Not for the first time, Jonathan found himself worrying about the Scales family’s newest ally. Elizabeth had slain Xavier’s brother, Charles, long ago, and Charles’s daughter, Ember, still sought revenge. Xavier, presumably, was more practical. What his niece thought of her little Gautierre flying around with the husband of her father’s killer, Jonathan had no idea.
“I’m not trying to be a hero,” he told Xavier. Or maybe he was saying that for Gautierre to hear. “I’m playing to our strengths.”
An updraft of warm air scattered the flurries and lifted their wings; they adjusted course to compensate. The edge of the Scaleses’ property was approaching.
“How many?” Gautierre asked.
“Four.”
“What weapons do they have?”
Jonathan cleared his throat. “Paintball guns.”
If Xavier could have slammed brakes in midair, he would have. “Guns!”
“Paintball guns.”
“Why?” Gautierre asked.
“Because they don’t make paintball arrows, or paintball swords—”
“No, I mean, why the paint?”
“It hurts less than a real bullet,” the boy’s uncle snarled sardonically. “Unless, of course, they decide to use real bullets after all. A nice hollow point will rip our wings or throats open.”
“I can’t tell you how much I enjoy your optimistic world-view, Elder Longtail.”
“You aren’t arguing my point.”
“No one in their right mind would try to take down a drago
n with a handheld explosive device. They’ll be using paint.”
“You’ve seen these weapons?”
“No. My wife ordered them. She assured me that paintball guns are the best and safest approximation we can make of beaststalkers’ ranged weaponry.”
Frustrated by their silence, Jonathan tried to remind them of their goal. “We have to accept that during any diplomatic missions we run to Winoka, there may be people who wish to stop us. We have to anticipate that threat and come up with ways to reach our destinations.”
“So your lakeside cabin is the destination this time,” Gautierre reasoned. “And only one of us has to make it there?”
Jonathan nodded. “And there are four beaststalkers who are going to try to stop us. Each has a gun.
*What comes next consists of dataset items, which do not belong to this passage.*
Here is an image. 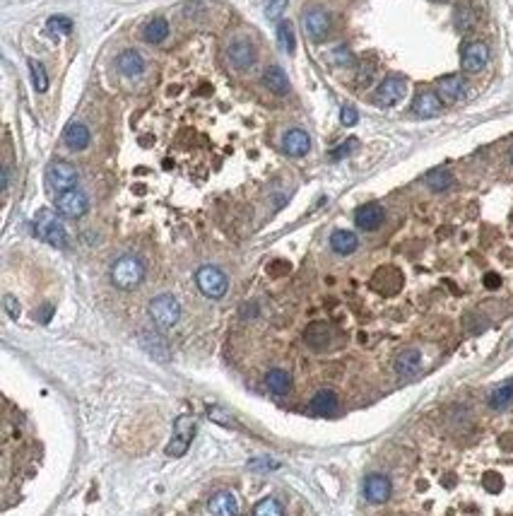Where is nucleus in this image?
Wrapping results in <instances>:
<instances>
[{
  "instance_id": "58836bf2",
  "label": "nucleus",
  "mask_w": 513,
  "mask_h": 516,
  "mask_svg": "<svg viewBox=\"0 0 513 516\" xmlns=\"http://www.w3.org/2000/svg\"><path fill=\"white\" fill-rule=\"evenodd\" d=\"M287 3H289V0H270V5H267L265 15L270 17V20H277V17L284 13V8H287Z\"/></svg>"
},
{
  "instance_id": "7c9ffc66",
  "label": "nucleus",
  "mask_w": 513,
  "mask_h": 516,
  "mask_svg": "<svg viewBox=\"0 0 513 516\" xmlns=\"http://www.w3.org/2000/svg\"><path fill=\"white\" fill-rule=\"evenodd\" d=\"M424 184H427L431 191H446L453 186V177H451V172H446V169H434V172H429L427 177H424Z\"/></svg>"
},
{
  "instance_id": "ea45409f",
  "label": "nucleus",
  "mask_w": 513,
  "mask_h": 516,
  "mask_svg": "<svg viewBox=\"0 0 513 516\" xmlns=\"http://www.w3.org/2000/svg\"><path fill=\"white\" fill-rule=\"evenodd\" d=\"M354 148H357V140H347V143H342L337 150L330 152V157H333V160H342V157H347Z\"/></svg>"
},
{
  "instance_id": "6ab92c4d",
  "label": "nucleus",
  "mask_w": 513,
  "mask_h": 516,
  "mask_svg": "<svg viewBox=\"0 0 513 516\" xmlns=\"http://www.w3.org/2000/svg\"><path fill=\"white\" fill-rule=\"evenodd\" d=\"M308 410H311V415H316V418H330V415L337 410L335 391H330V389L318 391V394L311 398V403H308Z\"/></svg>"
},
{
  "instance_id": "f3484780",
  "label": "nucleus",
  "mask_w": 513,
  "mask_h": 516,
  "mask_svg": "<svg viewBox=\"0 0 513 516\" xmlns=\"http://www.w3.org/2000/svg\"><path fill=\"white\" fill-rule=\"evenodd\" d=\"M364 497L374 504H383L390 497V480L381 473H374L364 480Z\"/></svg>"
},
{
  "instance_id": "a18cd8bd",
  "label": "nucleus",
  "mask_w": 513,
  "mask_h": 516,
  "mask_svg": "<svg viewBox=\"0 0 513 516\" xmlns=\"http://www.w3.org/2000/svg\"><path fill=\"white\" fill-rule=\"evenodd\" d=\"M434 3H441V0H434Z\"/></svg>"
},
{
  "instance_id": "79ce46f5",
  "label": "nucleus",
  "mask_w": 513,
  "mask_h": 516,
  "mask_svg": "<svg viewBox=\"0 0 513 516\" xmlns=\"http://www.w3.org/2000/svg\"><path fill=\"white\" fill-rule=\"evenodd\" d=\"M485 285L489 287V290H497V287L501 285V278L497 273H487L485 275Z\"/></svg>"
},
{
  "instance_id": "1a4fd4ad",
  "label": "nucleus",
  "mask_w": 513,
  "mask_h": 516,
  "mask_svg": "<svg viewBox=\"0 0 513 516\" xmlns=\"http://www.w3.org/2000/svg\"><path fill=\"white\" fill-rule=\"evenodd\" d=\"M489 63V46L485 41H468L460 51V66L465 73H480Z\"/></svg>"
},
{
  "instance_id": "72a5a7b5",
  "label": "nucleus",
  "mask_w": 513,
  "mask_h": 516,
  "mask_svg": "<svg viewBox=\"0 0 513 516\" xmlns=\"http://www.w3.org/2000/svg\"><path fill=\"white\" fill-rule=\"evenodd\" d=\"M29 70H32V82L37 92H46L49 90V78H46V70L37 58H29Z\"/></svg>"
},
{
  "instance_id": "c85d7f7f",
  "label": "nucleus",
  "mask_w": 513,
  "mask_h": 516,
  "mask_svg": "<svg viewBox=\"0 0 513 516\" xmlns=\"http://www.w3.org/2000/svg\"><path fill=\"white\" fill-rule=\"evenodd\" d=\"M511 401H513V379L499 384L497 389L489 394V408H494V410H504Z\"/></svg>"
},
{
  "instance_id": "ddd939ff",
  "label": "nucleus",
  "mask_w": 513,
  "mask_h": 516,
  "mask_svg": "<svg viewBox=\"0 0 513 516\" xmlns=\"http://www.w3.org/2000/svg\"><path fill=\"white\" fill-rule=\"evenodd\" d=\"M239 514V502L236 495L229 490L215 492L207 502V516H236Z\"/></svg>"
},
{
  "instance_id": "dca6fc26",
  "label": "nucleus",
  "mask_w": 513,
  "mask_h": 516,
  "mask_svg": "<svg viewBox=\"0 0 513 516\" xmlns=\"http://www.w3.org/2000/svg\"><path fill=\"white\" fill-rule=\"evenodd\" d=\"M282 148L287 155L291 157H304L308 150H311V138H308L306 131L301 128H291L282 136Z\"/></svg>"
},
{
  "instance_id": "39448f33",
  "label": "nucleus",
  "mask_w": 513,
  "mask_h": 516,
  "mask_svg": "<svg viewBox=\"0 0 513 516\" xmlns=\"http://www.w3.org/2000/svg\"><path fill=\"white\" fill-rule=\"evenodd\" d=\"M75 186H78V169L73 164L63 160L49 164V169H46V189L51 193H63L75 189Z\"/></svg>"
},
{
  "instance_id": "b1692460",
  "label": "nucleus",
  "mask_w": 513,
  "mask_h": 516,
  "mask_svg": "<svg viewBox=\"0 0 513 516\" xmlns=\"http://www.w3.org/2000/svg\"><path fill=\"white\" fill-rule=\"evenodd\" d=\"M116 66H119V70L126 75V78H138V75L145 70V61H143V56H140L138 51L128 49V51H123V54L119 56Z\"/></svg>"
},
{
  "instance_id": "a19ab883",
  "label": "nucleus",
  "mask_w": 513,
  "mask_h": 516,
  "mask_svg": "<svg viewBox=\"0 0 513 516\" xmlns=\"http://www.w3.org/2000/svg\"><path fill=\"white\" fill-rule=\"evenodd\" d=\"M501 476H497V473H487L485 476V488L489 490V492H499L501 490Z\"/></svg>"
},
{
  "instance_id": "cd10ccee",
  "label": "nucleus",
  "mask_w": 513,
  "mask_h": 516,
  "mask_svg": "<svg viewBox=\"0 0 513 516\" xmlns=\"http://www.w3.org/2000/svg\"><path fill=\"white\" fill-rule=\"evenodd\" d=\"M265 85L270 87V92H275V95H287L289 92V78L279 66H270L265 70Z\"/></svg>"
},
{
  "instance_id": "f257e3e1",
  "label": "nucleus",
  "mask_w": 513,
  "mask_h": 516,
  "mask_svg": "<svg viewBox=\"0 0 513 516\" xmlns=\"http://www.w3.org/2000/svg\"><path fill=\"white\" fill-rule=\"evenodd\" d=\"M145 278V263L138 256L126 254L121 258H116L111 266V283L119 290H135Z\"/></svg>"
},
{
  "instance_id": "2f4dec72",
  "label": "nucleus",
  "mask_w": 513,
  "mask_h": 516,
  "mask_svg": "<svg viewBox=\"0 0 513 516\" xmlns=\"http://www.w3.org/2000/svg\"><path fill=\"white\" fill-rule=\"evenodd\" d=\"M46 29H49L51 37H68L70 32H73V20L66 15H54L49 22H46Z\"/></svg>"
},
{
  "instance_id": "473e14b6",
  "label": "nucleus",
  "mask_w": 513,
  "mask_h": 516,
  "mask_svg": "<svg viewBox=\"0 0 513 516\" xmlns=\"http://www.w3.org/2000/svg\"><path fill=\"white\" fill-rule=\"evenodd\" d=\"M253 516H284V509L275 497H265L253 507Z\"/></svg>"
},
{
  "instance_id": "aec40b11",
  "label": "nucleus",
  "mask_w": 513,
  "mask_h": 516,
  "mask_svg": "<svg viewBox=\"0 0 513 516\" xmlns=\"http://www.w3.org/2000/svg\"><path fill=\"white\" fill-rule=\"evenodd\" d=\"M419 367H422V353L415 348L402 350V353L395 357V372H398V377H415L419 372Z\"/></svg>"
},
{
  "instance_id": "6e6552de",
  "label": "nucleus",
  "mask_w": 513,
  "mask_h": 516,
  "mask_svg": "<svg viewBox=\"0 0 513 516\" xmlns=\"http://www.w3.org/2000/svg\"><path fill=\"white\" fill-rule=\"evenodd\" d=\"M87 208H90V201H87V196L83 191L78 189H70V191H63L56 196V210L63 215V218H83L87 213Z\"/></svg>"
},
{
  "instance_id": "393cba45",
  "label": "nucleus",
  "mask_w": 513,
  "mask_h": 516,
  "mask_svg": "<svg viewBox=\"0 0 513 516\" xmlns=\"http://www.w3.org/2000/svg\"><path fill=\"white\" fill-rule=\"evenodd\" d=\"M453 25H456V29L460 34H468L475 29L477 25V13H475V8H472L470 3H460L458 8H456V13H453Z\"/></svg>"
},
{
  "instance_id": "a878e982",
  "label": "nucleus",
  "mask_w": 513,
  "mask_h": 516,
  "mask_svg": "<svg viewBox=\"0 0 513 516\" xmlns=\"http://www.w3.org/2000/svg\"><path fill=\"white\" fill-rule=\"evenodd\" d=\"M265 386L270 389V394L284 396V394H289V389H291V377L284 372V369H270V372L265 374Z\"/></svg>"
},
{
  "instance_id": "e433bc0d",
  "label": "nucleus",
  "mask_w": 513,
  "mask_h": 516,
  "mask_svg": "<svg viewBox=\"0 0 513 516\" xmlns=\"http://www.w3.org/2000/svg\"><path fill=\"white\" fill-rule=\"evenodd\" d=\"M3 307H5V312H8V316H10V319H20V312H22V309H20V302H17V299L13 297V295H5L3 297Z\"/></svg>"
},
{
  "instance_id": "bb28decb",
  "label": "nucleus",
  "mask_w": 513,
  "mask_h": 516,
  "mask_svg": "<svg viewBox=\"0 0 513 516\" xmlns=\"http://www.w3.org/2000/svg\"><path fill=\"white\" fill-rule=\"evenodd\" d=\"M167 37H169V22L164 17H155V20H150L143 27V39L150 41V44H162Z\"/></svg>"
},
{
  "instance_id": "4468645a",
  "label": "nucleus",
  "mask_w": 513,
  "mask_h": 516,
  "mask_svg": "<svg viewBox=\"0 0 513 516\" xmlns=\"http://www.w3.org/2000/svg\"><path fill=\"white\" fill-rule=\"evenodd\" d=\"M383 218H386V213H383V208L378 203H366L361 205L357 210V215H354V222H357L359 230L364 232H374L378 227L383 225Z\"/></svg>"
},
{
  "instance_id": "c03bdc74",
  "label": "nucleus",
  "mask_w": 513,
  "mask_h": 516,
  "mask_svg": "<svg viewBox=\"0 0 513 516\" xmlns=\"http://www.w3.org/2000/svg\"><path fill=\"white\" fill-rule=\"evenodd\" d=\"M509 155H511V162H513V148H511V152H509Z\"/></svg>"
},
{
  "instance_id": "f03ea898",
  "label": "nucleus",
  "mask_w": 513,
  "mask_h": 516,
  "mask_svg": "<svg viewBox=\"0 0 513 516\" xmlns=\"http://www.w3.org/2000/svg\"><path fill=\"white\" fill-rule=\"evenodd\" d=\"M34 232H37V237L42 239V242L56 246V249H66L68 246L66 227H63V222L58 220V215L54 210H49V208H42L37 215H34Z\"/></svg>"
},
{
  "instance_id": "412c9836",
  "label": "nucleus",
  "mask_w": 513,
  "mask_h": 516,
  "mask_svg": "<svg viewBox=\"0 0 513 516\" xmlns=\"http://www.w3.org/2000/svg\"><path fill=\"white\" fill-rule=\"evenodd\" d=\"M90 140H92L90 128L80 121H73L66 131H63V143H66L70 150H85L87 145H90Z\"/></svg>"
},
{
  "instance_id": "37998d69",
  "label": "nucleus",
  "mask_w": 513,
  "mask_h": 516,
  "mask_svg": "<svg viewBox=\"0 0 513 516\" xmlns=\"http://www.w3.org/2000/svg\"><path fill=\"white\" fill-rule=\"evenodd\" d=\"M51 314H54V309L51 307H44V312H42V316H37L39 321H42V324H49V319H51Z\"/></svg>"
},
{
  "instance_id": "4c0bfd02",
  "label": "nucleus",
  "mask_w": 513,
  "mask_h": 516,
  "mask_svg": "<svg viewBox=\"0 0 513 516\" xmlns=\"http://www.w3.org/2000/svg\"><path fill=\"white\" fill-rule=\"evenodd\" d=\"M340 121H342V126H357L359 111L347 104V107H342V111H340Z\"/></svg>"
},
{
  "instance_id": "f704fd0d",
  "label": "nucleus",
  "mask_w": 513,
  "mask_h": 516,
  "mask_svg": "<svg viewBox=\"0 0 513 516\" xmlns=\"http://www.w3.org/2000/svg\"><path fill=\"white\" fill-rule=\"evenodd\" d=\"M207 415H210V420H212V422H219V425H224V427H236V422L231 420L222 408H217V406L207 408Z\"/></svg>"
},
{
  "instance_id": "a211bd4d",
  "label": "nucleus",
  "mask_w": 513,
  "mask_h": 516,
  "mask_svg": "<svg viewBox=\"0 0 513 516\" xmlns=\"http://www.w3.org/2000/svg\"><path fill=\"white\" fill-rule=\"evenodd\" d=\"M140 345L147 350V355H152L155 360L169 362V345L167 340L155 331H140Z\"/></svg>"
},
{
  "instance_id": "9d476101",
  "label": "nucleus",
  "mask_w": 513,
  "mask_h": 516,
  "mask_svg": "<svg viewBox=\"0 0 513 516\" xmlns=\"http://www.w3.org/2000/svg\"><path fill=\"white\" fill-rule=\"evenodd\" d=\"M407 92V82L400 75H388L376 90V104L378 107H395Z\"/></svg>"
},
{
  "instance_id": "5701e85b",
  "label": "nucleus",
  "mask_w": 513,
  "mask_h": 516,
  "mask_svg": "<svg viewBox=\"0 0 513 516\" xmlns=\"http://www.w3.org/2000/svg\"><path fill=\"white\" fill-rule=\"evenodd\" d=\"M357 246H359V239H357V234H354V232L335 230L333 234H330V249H333L335 254L349 256V254H354V251H357Z\"/></svg>"
},
{
  "instance_id": "c756f323",
  "label": "nucleus",
  "mask_w": 513,
  "mask_h": 516,
  "mask_svg": "<svg viewBox=\"0 0 513 516\" xmlns=\"http://www.w3.org/2000/svg\"><path fill=\"white\" fill-rule=\"evenodd\" d=\"M277 44L284 54H294L296 49V39H294V27H291L289 20H282L277 25Z\"/></svg>"
},
{
  "instance_id": "7ed1b4c3",
  "label": "nucleus",
  "mask_w": 513,
  "mask_h": 516,
  "mask_svg": "<svg viewBox=\"0 0 513 516\" xmlns=\"http://www.w3.org/2000/svg\"><path fill=\"white\" fill-rule=\"evenodd\" d=\"M301 27H304V34L311 41H323L325 37L330 34V29H333V17L325 8H320V5H311V8H306L304 13H301Z\"/></svg>"
},
{
  "instance_id": "2eb2a0df",
  "label": "nucleus",
  "mask_w": 513,
  "mask_h": 516,
  "mask_svg": "<svg viewBox=\"0 0 513 516\" xmlns=\"http://www.w3.org/2000/svg\"><path fill=\"white\" fill-rule=\"evenodd\" d=\"M304 340L311 350H325L333 340V328L328 321H313L304 331Z\"/></svg>"
},
{
  "instance_id": "9b49d317",
  "label": "nucleus",
  "mask_w": 513,
  "mask_h": 516,
  "mask_svg": "<svg viewBox=\"0 0 513 516\" xmlns=\"http://www.w3.org/2000/svg\"><path fill=\"white\" fill-rule=\"evenodd\" d=\"M227 58H229V63L236 70H248L255 63V46H253V41L246 39V37L234 39L229 44V49H227Z\"/></svg>"
},
{
  "instance_id": "20e7f679",
  "label": "nucleus",
  "mask_w": 513,
  "mask_h": 516,
  "mask_svg": "<svg viewBox=\"0 0 513 516\" xmlns=\"http://www.w3.org/2000/svg\"><path fill=\"white\" fill-rule=\"evenodd\" d=\"M150 319L155 321V326L159 328H171L179 324L181 319V304L174 295H157L152 302H150Z\"/></svg>"
},
{
  "instance_id": "f8f14e48",
  "label": "nucleus",
  "mask_w": 513,
  "mask_h": 516,
  "mask_svg": "<svg viewBox=\"0 0 513 516\" xmlns=\"http://www.w3.org/2000/svg\"><path fill=\"white\" fill-rule=\"evenodd\" d=\"M465 92H468V87H465V80L460 75H446V78L436 82V95H439L441 102H460L465 97Z\"/></svg>"
},
{
  "instance_id": "0eeeda50",
  "label": "nucleus",
  "mask_w": 513,
  "mask_h": 516,
  "mask_svg": "<svg viewBox=\"0 0 513 516\" xmlns=\"http://www.w3.org/2000/svg\"><path fill=\"white\" fill-rule=\"evenodd\" d=\"M193 432H195L193 418H191V415H179L176 422H174V439L169 442V447H167V456H171V459L183 456L186 451H188V447H191Z\"/></svg>"
},
{
  "instance_id": "4be33fe9",
  "label": "nucleus",
  "mask_w": 513,
  "mask_h": 516,
  "mask_svg": "<svg viewBox=\"0 0 513 516\" xmlns=\"http://www.w3.org/2000/svg\"><path fill=\"white\" fill-rule=\"evenodd\" d=\"M412 111L419 116V119H431L441 111V99L436 92H419L412 102Z\"/></svg>"
},
{
  "instance_id": "423d86ee",
  "label": "nucleus",
  "mask_w": 513,
  "mask_h": 516,
  "mask_svg": "<svg viewBox=\"0 0 513 516\" xmlns=\"http://www.w3.org/2000/svg\"><path fill=\"white\" fill-rule=\"evenodd\" d=\"M195 283H198V290L207 299H222L227 295V287H229V280H227V275L217 266L198 268Z\"/></svg>"
},
{
  "instance_id": "c9c22d12",
  "label": "nucleus",
  "mask_w": 513,
  "mask_h": 516,
  "mask_svg": "<svg viewBox=\"0 0 513 516\" xmlns=\"http://www.w3.org/2000/svg\"><path fill=\"white\" fill-rule=\"evenodd\" d=\"M371 80H374V63H361L357 70V85L366 87Z\"/></svg>"
}]
</instances>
You get hit with paint, you’re dead—I mean, you’re ‘out.’ ”
“And if all three of us get hit with paint?”
“Then we try again.”
“In the real world, we wouldn’t just get up and clean off paint,” Xavier commented.
“Thus the exercise.”
“How good a shot are these guys?” Gautierre asked.
Jonathan chewed his tongue, weighing the most diplomatic response. Xavier’s brother was dead because of Elizabeth’s prowess. “My wife and her friend Wendy Blacktooth are both highly trained beaststalkers. Wendy’s son, Eddie, appears to have some aptitude with a bow, and he’s been on hunting trips with his parents. Jennifer has had little training with ranged weapons.”
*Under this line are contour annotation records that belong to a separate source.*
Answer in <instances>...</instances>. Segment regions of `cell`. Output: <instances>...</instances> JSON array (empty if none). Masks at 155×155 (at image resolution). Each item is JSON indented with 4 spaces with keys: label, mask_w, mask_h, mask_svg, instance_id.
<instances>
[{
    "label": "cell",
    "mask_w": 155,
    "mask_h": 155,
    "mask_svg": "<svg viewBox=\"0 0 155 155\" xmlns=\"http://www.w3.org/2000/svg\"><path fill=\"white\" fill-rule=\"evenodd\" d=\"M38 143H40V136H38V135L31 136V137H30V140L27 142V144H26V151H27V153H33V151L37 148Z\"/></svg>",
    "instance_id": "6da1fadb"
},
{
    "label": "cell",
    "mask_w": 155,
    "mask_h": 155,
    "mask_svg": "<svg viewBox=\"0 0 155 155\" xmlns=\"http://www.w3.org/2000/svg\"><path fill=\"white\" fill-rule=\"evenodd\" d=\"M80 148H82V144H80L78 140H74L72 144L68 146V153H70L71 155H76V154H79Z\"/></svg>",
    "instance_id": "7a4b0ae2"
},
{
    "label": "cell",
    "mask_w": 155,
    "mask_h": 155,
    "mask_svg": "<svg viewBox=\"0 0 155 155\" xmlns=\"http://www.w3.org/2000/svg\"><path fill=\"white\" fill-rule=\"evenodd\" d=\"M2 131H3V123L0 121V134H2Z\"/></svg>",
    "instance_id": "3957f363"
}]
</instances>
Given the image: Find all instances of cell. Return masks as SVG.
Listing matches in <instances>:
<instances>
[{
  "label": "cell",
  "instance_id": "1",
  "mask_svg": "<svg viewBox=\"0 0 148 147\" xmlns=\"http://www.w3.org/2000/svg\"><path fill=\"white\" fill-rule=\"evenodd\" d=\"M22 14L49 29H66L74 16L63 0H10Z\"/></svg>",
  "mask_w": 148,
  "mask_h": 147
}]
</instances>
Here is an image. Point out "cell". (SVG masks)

“She seems to enjoy throwing knives about,” Xavier grunted.
Jonathan ignored him and kept talking to Gautierre as the snowy wind whistled past their horns. “She’s not bad, but you’ll be able to avoid her if you’re fast enough. We’re only a couple of miles away. Time to split up. You know—”
“Yes, we know what to do,” Xavier snapped. “We’ll see you at the cabin shortly, painted in whatever fresh and fashionable colors your wife has picked out for us this season.”
The two dashers peeled off formation, the younger following the elder, and Jonathan veered the other direction so that he could approach the cabin from the north.